[Spatial question records]
============================================================

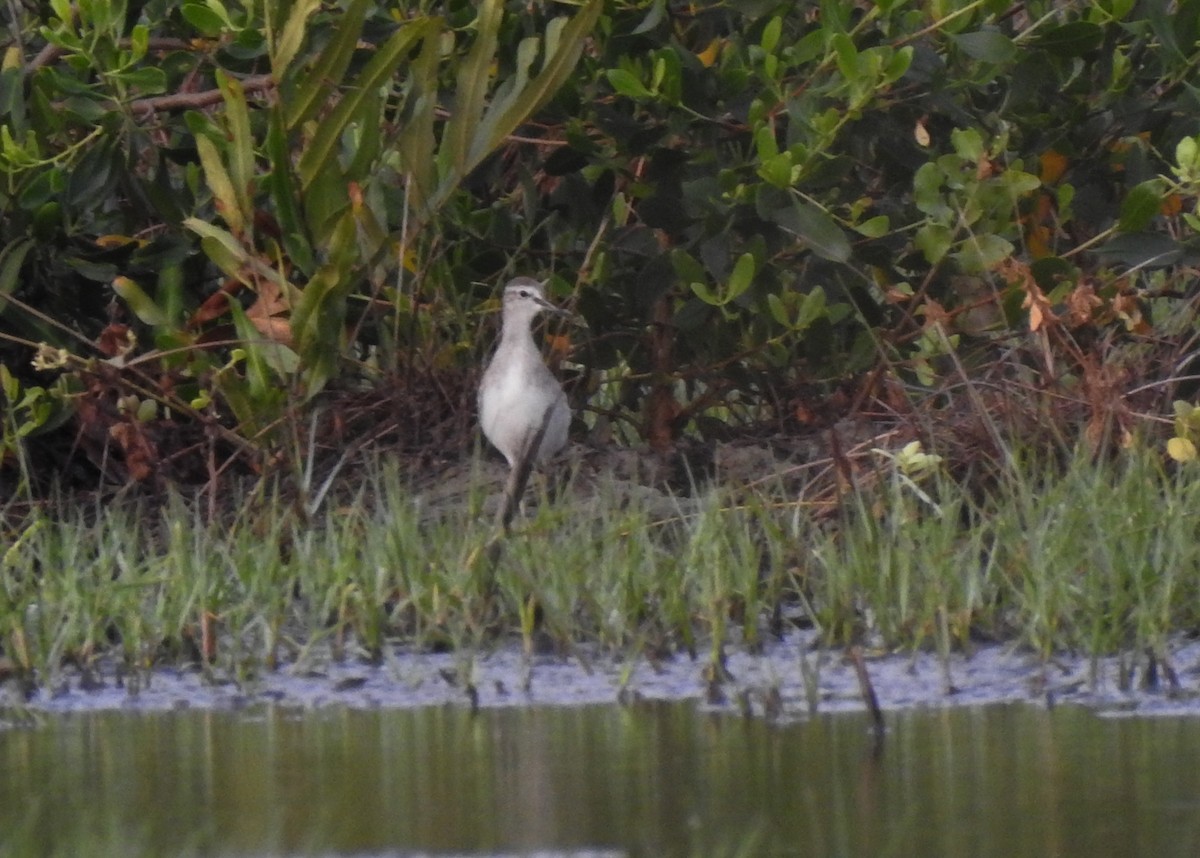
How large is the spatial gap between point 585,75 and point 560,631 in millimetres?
2007

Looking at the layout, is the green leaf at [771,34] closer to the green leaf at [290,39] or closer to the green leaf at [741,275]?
the green leaf at [741,275]

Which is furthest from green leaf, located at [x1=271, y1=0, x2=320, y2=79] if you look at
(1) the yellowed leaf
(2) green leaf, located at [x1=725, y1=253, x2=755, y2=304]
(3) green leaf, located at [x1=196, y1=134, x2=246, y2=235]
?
(1) the yellowed leaf

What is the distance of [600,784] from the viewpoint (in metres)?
3.56

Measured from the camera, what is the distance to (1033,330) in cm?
615

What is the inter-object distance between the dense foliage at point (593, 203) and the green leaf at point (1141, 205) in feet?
0.06

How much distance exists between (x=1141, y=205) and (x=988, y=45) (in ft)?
2.09

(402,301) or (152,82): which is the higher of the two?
(152,82)

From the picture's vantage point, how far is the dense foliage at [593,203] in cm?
601

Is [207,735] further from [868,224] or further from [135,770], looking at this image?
[868,224]

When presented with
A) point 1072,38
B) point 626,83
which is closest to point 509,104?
point 626,83

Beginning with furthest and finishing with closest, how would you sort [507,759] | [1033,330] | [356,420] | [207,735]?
[356,420], [1033,330], [207,735], [507,759]

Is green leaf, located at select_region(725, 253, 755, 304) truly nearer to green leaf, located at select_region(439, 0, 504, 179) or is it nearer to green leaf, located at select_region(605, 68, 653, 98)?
green leaf, located at select_region(605, 68, 653, 98)

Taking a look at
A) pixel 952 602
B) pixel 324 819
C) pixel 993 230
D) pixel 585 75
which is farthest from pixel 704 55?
pixel 324 819

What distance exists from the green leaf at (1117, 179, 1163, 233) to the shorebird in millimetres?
1464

============================================================

Copy out, with every line unchanged, the part of the entries that starts with the line containing "Is [207,735] further" and continues through the end of the entries.

Is [207,735] further from [868,224] or further from [135,770], looking at this image?
[868,224]

When presented with
A) point 1072,38
B) point 626,83
which is closest to point 509,104?
point 626,83

Beginning with furthest and finishing with closest, how would you sort [507,759] | [1033,330] | [356,420] | [207,735]?
[356,420], [1033,330], [207,735], [507,759]

Is green leaf, located at select_region(725, 253, 755, 304) truly nearer to green leaf, located at select_region(439, 0, 504, 179) or is it nearer to green leaf, located at select_region(605, 68, 653, 98)?
green leaf, located at select_region(605, 68, 653, 98)

Taking a look at
A) pixel 952 602
B) pixel 324 819
C) pixel 993 230
D) pixel 585 75
which is farthest from pixel 704 55?
pixel 324 819

What distance exists from the green leaf at (1117, 179, 1163, 233) to the shorebird in millimetres?
1464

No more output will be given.